1 MARK RAVENHILL's Shopping and Fucking has arrived off-Broadway, and it's causing a minor stir. People call it "the play that dare not speak its full name" - among other euphemisms. The New York Times's censored version is Shopping and ... , though in his review, critic Ben Brantley described the missing gerund as "a form of a much-used but still widely unprintable Anglo-Saxon verb referring to carnal intercourse". The Daily News refers to the play as "Shopping and"; the New York Post goes the farthest, with "Shopping and F---ing". "Most people won't say it," a manager at the New York Theater told the E! Channel. "They'll say, 'I want Shopping and ...' We just sell the tickets," he added.
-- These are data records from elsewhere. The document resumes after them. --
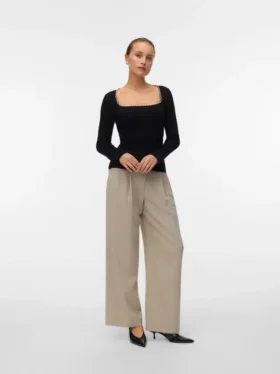Vmwilma Knitted Top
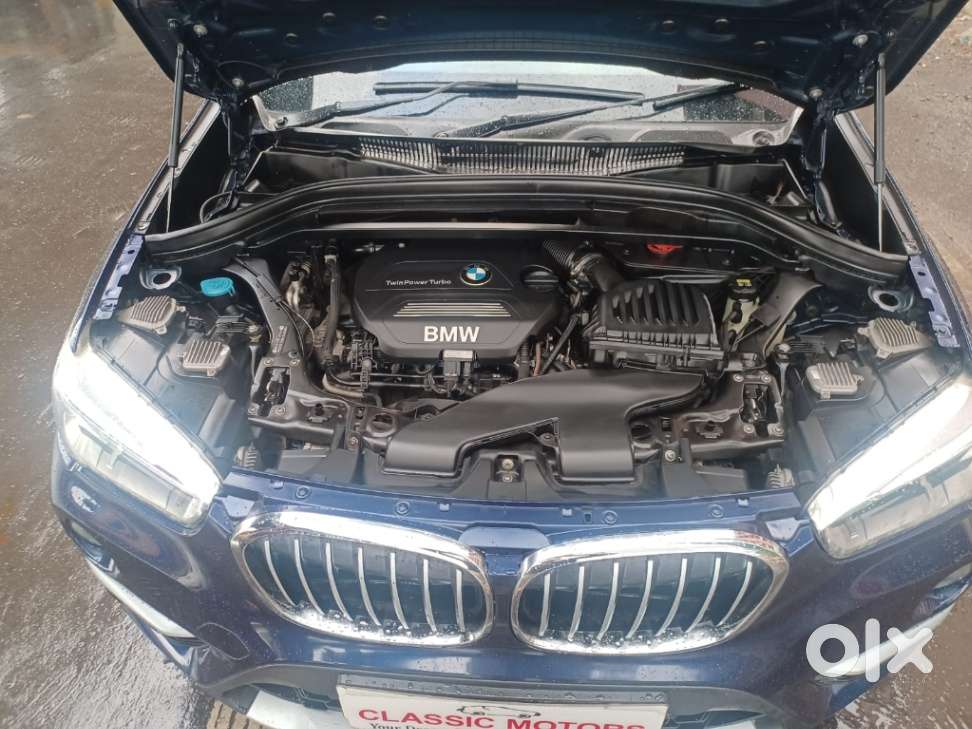 Bmw X1 2.0 Sdrive20i Xline, 2017, Diesel
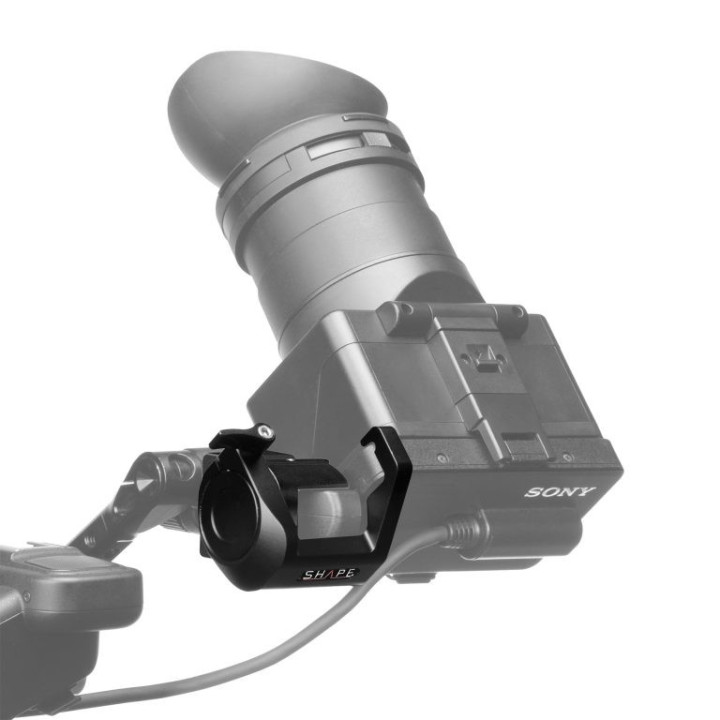 Shape FX6LP - LCD Monitor Loupe Support for Sony FX6
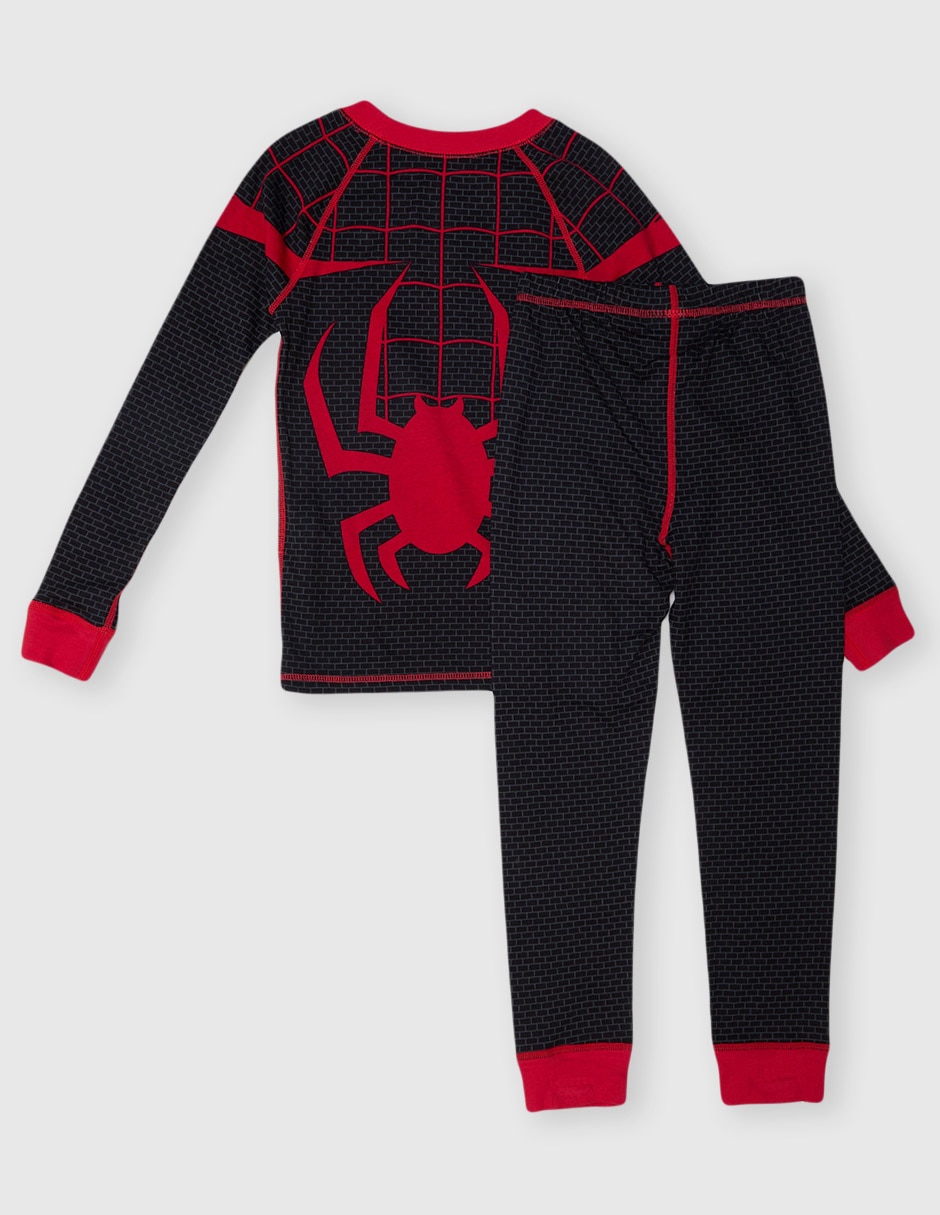 Conjunto pijama Spider-Man para niño 2
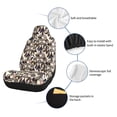 thumbnail image 6 of Yiaed Dreamcatcher Print Car Seat Covers,Universal Auto Seats Protector Fits for Car,SUV Sedan,Truck,Automotive Seat Covers & Accessories-1, 6 of 9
1 Titanic became the third-highest grossing movie in American history last weekend (only ET and Star Wars have earned more). As it chugs towards a possible $1 billion worldwide take and a probable Oscar sweep (not to mention an inevitable told-you-so speech from the unbearably smug James "Size does matter" Cameron), the chasm between enthusiasts and detractors continues to widen. This week, the New York Observer ran a feature headlined "New York's Streetwise Adolescents Drowning in their Titanic Tears" (do teens have nothing better to do?). Expect a glut of big, dumb movies that cost far more than they should. As Cameron predicted to Entertainment Weekly, "In another five years, $200 million movies will be no big deal."